# WHAT THIS TASK INVOLVES
With the images removed, return every line below exactly as it reads.

# MATERIAL PROVIDED
****

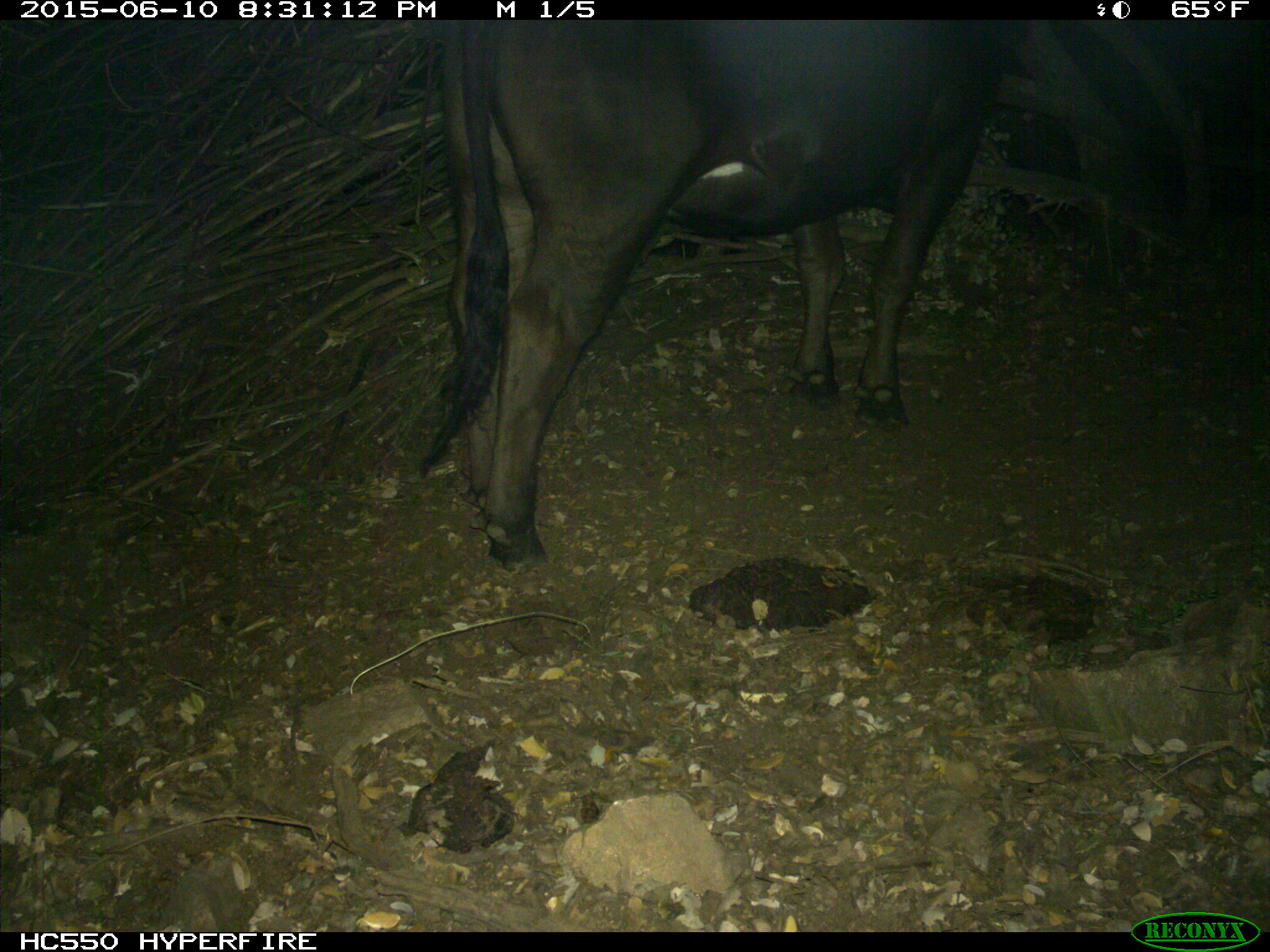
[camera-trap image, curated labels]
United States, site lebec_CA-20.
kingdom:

****

# PROBLEM SOLUTION
[camera-trap image, curated labels]
United States, site lebec_CA-20.
kingdom:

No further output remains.